# Overview

The goal of this code is to use the Wanikani API to retrieve review items that have not been "burned" by the user despite availability for a long time so that the user can further review those items. The end output of this code is two .csv files that can be imported into Anki to be used as flash deck cards for further study.

In [34]:
import os
import json
import sqlite3
import pandas as pd
import requests
import datetime
from pprint import pprint

token = 'YOUR TOKEN HERE'

# Function Definitions

In [35]:
def dbg_print(statement, cond = True):
    if cond == True:
        print(statement)
        
debug_cond = False

The definition of wanikani_req is due to trunklayer. (See https://community.wanikani.com/t/python-api-call-headers-problem/45614/2)

In [36]:
def wanikani_req(token, endpoint):
    
    address = 'https://api.wanikani.com/v2'

    headers = {
        'Authorization': f'Bearer {token}'
    }

    with requests.get(f'{address}/{endpoint}', headers=headers) as r:
        response = r.json()
    #pprint(response)
    
    return response


If a request from the wanikani API is too big, it is split into multiple pages. The following code ensures that all requests are pulled.

In [37]:
def wanikani_pull(token, endpoint, debug_cond = False):
    #ACQUIRING THE RESOURCES
    #First, let's get a list of all the requests. Unfortunately, we are limited to 500 resources returned for collection endpoints
    #This means if there's more than 500 resources we need to return, we need to navigate Wanikani's pagination system.
    #(EXCEPTION TO THE ABOVE, some API calls return 1000 resources at a time.)
    
    orig_endpoint = endpoint
    dbg_print("TOKEN SPECIFIED: " + token, debug_cond)
    dbg_print("ENDPOINT SPECIFIED: " + orig_endpoint, debug_cond)
    
    assignment_arr = []

    req = wanikani_req(token, endpoint)
    requests_to_get = req['total_count']

    dbg_print("TOTAL REQUESTS TO GET: " + str(requests_to_get), debug_cond)

    assignment_arr = assignment_arr + req['data']
    requests_to_get = requests_to_get - len(req['data'])

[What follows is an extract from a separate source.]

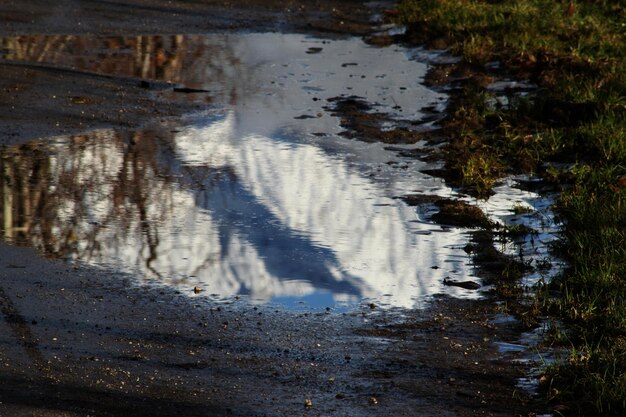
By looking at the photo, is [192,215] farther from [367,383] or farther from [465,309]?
[367,383]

    dbg_print("After batch 1 added...", debug_cond)
    dbg_print("TOTAL REQUESTS TO GET: " + str(requests_to_get), debug_cond)

    i = 1
    while requests_to_get > 0:
        i = i + 1
        
        #Get the info from the JSON that we need to pull the next page
        url_info = str(req['pages']['next_url'])
        address = 'https://api.wanikani.com/v2'
        endpoint = url_info[len(address)+1:]
        
        #Now, make a request with the new endpoint
        dbg_print("NEW ENDPOINT: " + endpoint, debug_cond)
        req = wanikani_req(token, endpoint)
        assignment_arr = assignment_arr + req['data']
        requests_to_get = requests_to_get - len(req['data'])

        dbg_print("After batch " + str(i) + " added... ", debug_cond)
        dbg_print("TOTAL REQUESTS TO GET: " + str(requests_to_get), debug_cond)

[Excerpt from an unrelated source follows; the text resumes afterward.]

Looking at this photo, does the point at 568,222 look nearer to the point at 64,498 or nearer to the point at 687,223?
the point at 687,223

    #This final step is so that our data appears in a "JSON-like" format
    assignment_dict = {"data": assignment_arr}
    dbg_print("PULL COMPLETED!", debug_cond)
    return assignment_dict

Before I can pass the dates as date variables into the SQL database, I need to clean them up to meet SQL's datetime format

In [38]:
def date_cleanup(date):
    #The argument will take the form of something like '2021-09-29T00:27:27.473588Z'
    try:
        SQL_date = date[0:10] + ' ' + date[11:11+8]
    except:
        SQL_date = "NULL"
    
    return SQL_date

Useful helper function for computing the date and time of some days ago (and returning it as a string that can be used in SQL queries).

In [39]:
def x_days_ago(days):
    days = days

    current_datetime = datetime.datetime.now()
    cutoff_line = current_datetime - datetime.timedelta(days = days)

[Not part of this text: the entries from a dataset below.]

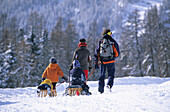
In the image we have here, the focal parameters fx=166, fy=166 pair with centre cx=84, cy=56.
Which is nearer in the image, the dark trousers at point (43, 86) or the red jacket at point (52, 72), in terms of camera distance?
the dark trousers at point (43, 86)

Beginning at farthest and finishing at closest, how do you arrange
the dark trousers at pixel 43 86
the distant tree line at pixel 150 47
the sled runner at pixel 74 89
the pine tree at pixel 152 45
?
the distant tree line at pixel 150 47 → the pine tree at pixel 152 45 → the dark trousers at pixel 43 86 → the sled runner at pixel 74 89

    date_str = cutoff_line.strftime("%Y-%m-%d")
    time_str = cutoff_line.strftime("%H:%M:%S")

    cutoff_date =  date_str + " " + time_str
    
    return cutoff_date

In case I need to clean the slate...

In [40]:
# If there's already a database file with the name we want, let's trash it first before doing anything:
def sqlite_delete(db_path):
    db_path = db_path

    # Check if the file exists
    if os.path.exists(db_path):
        # Delete the file
        os.remove(db_path)
        print(f'Database {db_path} deleted.')
    else:
        print(f'Database {db_path} does not exist.')

In [41]:
def sqlite_schema(db_path, schema):
    # create an SQLite schema based on JSON-like data
    conn = sqlite3.connect(db_path)
    conn.execute(schema)
    print('Schema at path ' + db_path + ' successfully executed')
    conn.close()

# Building a Database of Assignments

Next, let's create the "schema", or structure for the SQL database that we'll use.

In [42]:
# create an SQL schema based on the JSON-like data
db_path = 'wanikani.sqlite'
sqlite_delete(db_path)

conn = sqlite3.connect(db_path)
conn.execute("DROP TABLE IF EXISTS assignments")
conn.execute("DROP TABLE IF EXISTS subjects")

schema_assignments = '''
CREATE TABLE assignments (
    id INTEGER PRIMARY KEY,
    subject_id INTEGER,
    subject_type TEXT,
    srs_stage INTEGER,
    unlocked_at DATETIME,
    started_at DATETIME,
    passed_at DATETIME,
    burned_at DATETIME,
    available_at DATETIME,
    resurrected_at DATETIME,
    hidden BOOL
);
'''

schema_subjects = '''
CREATE TABLE subjects (
    subject_id INTEGER PRIMARY KEY,
    level INTEGER,
    type TEXT,
    slug TEXT,
    reading TEXT,
    meaning TEXT
);
'''

sqlite_schema(db_path, schema_assignments)
sqlite_schema(db_path, schema_subjects)

conn.close()

Database wanikani.sqlite deleted.
Schema at path wanikani.sqlite successfully executed
Schema at path wanikani.sqlite successfully executed


Finally, let's build the database

In [43]:
endpoint = 'assignments?started=true'
assignment_dict = wanikani_pull(token, endpoint)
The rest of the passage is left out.